● **Action item**:
Output the entries below without any alteration.

● **Input material**:
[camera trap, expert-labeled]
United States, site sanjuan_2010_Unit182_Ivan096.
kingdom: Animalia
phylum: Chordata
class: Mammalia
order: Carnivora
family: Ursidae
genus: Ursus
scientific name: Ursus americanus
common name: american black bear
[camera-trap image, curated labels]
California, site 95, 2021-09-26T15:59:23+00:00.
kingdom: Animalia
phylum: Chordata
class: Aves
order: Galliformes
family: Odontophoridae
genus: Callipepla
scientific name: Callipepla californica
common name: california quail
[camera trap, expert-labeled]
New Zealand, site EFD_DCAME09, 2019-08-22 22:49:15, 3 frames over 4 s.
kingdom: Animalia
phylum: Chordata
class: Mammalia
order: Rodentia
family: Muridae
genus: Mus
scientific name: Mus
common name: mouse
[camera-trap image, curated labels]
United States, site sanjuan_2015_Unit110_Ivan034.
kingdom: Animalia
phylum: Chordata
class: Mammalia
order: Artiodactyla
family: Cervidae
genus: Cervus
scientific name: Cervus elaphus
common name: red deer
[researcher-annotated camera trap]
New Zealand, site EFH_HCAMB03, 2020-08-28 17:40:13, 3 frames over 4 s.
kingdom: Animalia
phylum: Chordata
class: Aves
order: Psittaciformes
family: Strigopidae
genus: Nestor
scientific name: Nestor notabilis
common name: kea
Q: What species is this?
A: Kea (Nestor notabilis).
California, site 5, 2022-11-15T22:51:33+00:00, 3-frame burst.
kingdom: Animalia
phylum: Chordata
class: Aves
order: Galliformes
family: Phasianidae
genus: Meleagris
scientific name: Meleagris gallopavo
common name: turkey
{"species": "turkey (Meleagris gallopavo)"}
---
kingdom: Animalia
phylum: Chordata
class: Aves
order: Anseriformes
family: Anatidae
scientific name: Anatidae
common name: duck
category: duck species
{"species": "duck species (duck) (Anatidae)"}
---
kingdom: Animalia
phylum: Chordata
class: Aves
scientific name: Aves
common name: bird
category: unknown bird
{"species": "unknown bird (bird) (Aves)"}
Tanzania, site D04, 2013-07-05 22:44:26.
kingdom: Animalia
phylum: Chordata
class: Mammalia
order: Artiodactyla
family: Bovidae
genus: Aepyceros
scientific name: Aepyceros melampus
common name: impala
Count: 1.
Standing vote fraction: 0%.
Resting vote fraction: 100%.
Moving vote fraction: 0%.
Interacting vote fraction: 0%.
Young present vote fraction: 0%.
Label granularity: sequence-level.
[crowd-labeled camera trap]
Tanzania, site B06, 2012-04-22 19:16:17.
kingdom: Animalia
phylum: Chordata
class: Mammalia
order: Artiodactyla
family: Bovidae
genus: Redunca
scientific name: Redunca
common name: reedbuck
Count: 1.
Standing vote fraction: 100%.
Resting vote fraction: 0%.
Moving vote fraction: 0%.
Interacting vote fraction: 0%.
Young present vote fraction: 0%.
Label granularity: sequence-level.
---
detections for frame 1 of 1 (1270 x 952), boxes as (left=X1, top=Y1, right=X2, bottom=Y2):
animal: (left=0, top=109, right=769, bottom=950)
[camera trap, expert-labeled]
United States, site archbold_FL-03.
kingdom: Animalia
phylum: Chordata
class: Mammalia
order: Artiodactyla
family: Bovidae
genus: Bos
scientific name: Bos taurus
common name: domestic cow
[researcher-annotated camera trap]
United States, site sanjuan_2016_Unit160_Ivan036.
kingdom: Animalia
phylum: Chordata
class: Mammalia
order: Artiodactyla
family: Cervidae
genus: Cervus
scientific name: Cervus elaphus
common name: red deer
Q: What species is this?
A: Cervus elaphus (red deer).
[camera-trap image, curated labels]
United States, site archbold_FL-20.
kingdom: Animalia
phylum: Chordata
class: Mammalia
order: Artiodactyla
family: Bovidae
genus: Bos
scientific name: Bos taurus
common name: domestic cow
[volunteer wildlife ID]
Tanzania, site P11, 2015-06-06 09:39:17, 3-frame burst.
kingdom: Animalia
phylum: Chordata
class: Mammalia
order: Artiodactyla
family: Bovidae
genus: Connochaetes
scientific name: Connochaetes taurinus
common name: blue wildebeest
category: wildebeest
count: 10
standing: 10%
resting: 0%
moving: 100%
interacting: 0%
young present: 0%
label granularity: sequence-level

● **Answer space**:
[camera trap, expert-labeled]
United States, site sanjuan_2010_Unit182_Ivan096.
kingdom: Animalia
phylum: Chordata
class: Mammalia
order: Carnivora
family: Ursidae
genus: Ursus
scientific name: Ursus americanus
common name: american black bear
[camera-trap image, curated labels]
California, site 95, 2021-09-26T15:59:23+00:00.
kingdom: Animalia
phylum: Chordata
class: Aves
order: Galliformes
family: Odontophoridae
genus: Callipepla
scientific name: Callipepla californica
common name: california quail
[camera trap, expert-labeled]
New Zealand, site EFD_DCAME09, 2019-08-22 22:49:15, 3 frames over 4 s.
kingdom: Animalia
phylum: Chordata
class: Mammalia
order: Rodentia
family: Muridae
genus: Mus
scientific name: Mus
common name: mouse
[camera-trap image, curated labels]
United States, site sanjuan_2015_Unit110_Ivan034.
kingdom: Animalia
phylum: Chordata
class: Mammalia
order: Artiodactyla
family: Cervidae
genus: Cervus
scientific name: Cervus elaphus
common name: red deer
[researcher-annotated camera trap]
New Zealand, site EFH_HCAMB03, 2020-08-28 17:40:13, 3 frames over 4 s.
kingdom: Animalia
phylum: Chordata
class: Aves
order: Psittaciformes
family: Strigopidae
genus: Nestor
scientific name: Nestor notabilis
common name: kea
Q: What species is this?
A: Kea (Nestor notabilis).
California, site 5, 2022-11-15T22:51:33+00:00, 3-frame burst.
kingdom: Animalia
phylum: Chordata
class: Aves
order: Galliformes
family: Phasianidae
genus: Meleagris
scientific name: Meleagris gallopavo
common name: turkey
{"species": "turkey (Meleagris gallopavo)"}
---
kingdom: Animalia
phylum: Chordata
class: Aves
order: Anseriformes
family: Anatidae
scientific name: Anatidae
common name: duck
category: duck species
{"species": "duck species (duck) (Anatidae)"}
---
kingdom: Animalia
phylum: Chordata
class: Aves
scientific name: Aves
common name: bird
category: unknown bird
{"species": "unknown bird (bird) (Aves)"}
Tanzania, site D04, 2013-07-05 22:44:26.
kingdom: Animalia
phylum: Chordata
class: Mammalia
order: Artiodactyla
family: Bovidae
genus: Aepyceros
scientific name: Aepyceros melampus
common name: impala
Count: 1.
Standing vote fraction: 0%.
Resting vote fraction: 100%.
Moving vote fraction: 0%.
Interacting vote fraction: 0%.
Young present vote fraction: 0%.
Label granularity: sequence-level.
[crowd-labeled camera trap]
Tanzania, site B06, 2012-04-22 19:16:17.
kingdom: Animalia
phylum: Chordata
class: Mammalia
order: Artiodactyla
family: Bovidae
genus: Redunca
scientific name: Redunca
common name: reedbuck
Count: 1.
Standing vote fraction: 100%.
Resting vote fraction: 0%.
Moving vote fraction: 0%.
Interacting vote fraction: 0%.
Young present vote fraction: 0%.
Label granularity: sequence-level.
---
detections for frame 1 of 1 (1270 x 952), boxes as (left=X1, top=Y1, right=X2, bottom=Y2):
animal: (left=0, top=109, right=769, bottom=950)
[camera trap, expert-labeled]
United States, site archbold_FL-03.
kingdom: Animalia
phylum: Chordata
class: Mammalia
order: Artiodactyla
family: Bovidae
genus: Bos
scientific name: Bos taurus
common name: domestic cow
[researcher-annotated camera trap]
United States, site sanjuan_2016_Unit160_Ivan036.
kingdom: Animalia
phylum: Chordata
class: Mammalia
order: Artiodactyla
family: Cervidae
genus: Cervus
scientific name: Cervus elaphus
common name: red deer
Q: What species is this?
A: Cervus elaphus (red deer).
[camera-trap image, curated labels]
United States, site archbold_FL-20.
kingdom: Animalia
phylum: Chordata
class: Mammalia
order: Artiodactyla
family: Bovidae
genus: Bos
scientific name: Bos taurus
common name: domestic cow
[volunteer wildlife ID]
Tanzania, site P11, 2015-06-06 09:39:17, 3-frame burst.
kingdom: Animalia
phylum: Chordata
class: Mammalia
order: Artiodactyla
family: Bovidae
genus: Connochaetes
scientific name: Connochaetes taurinus
common name: blue wildebeest
category: wildebeest
count: 10
standing: 10%
resting: 0%
moving: 100%
interacting: 0%
young present: 0%
label granularity: sequence-level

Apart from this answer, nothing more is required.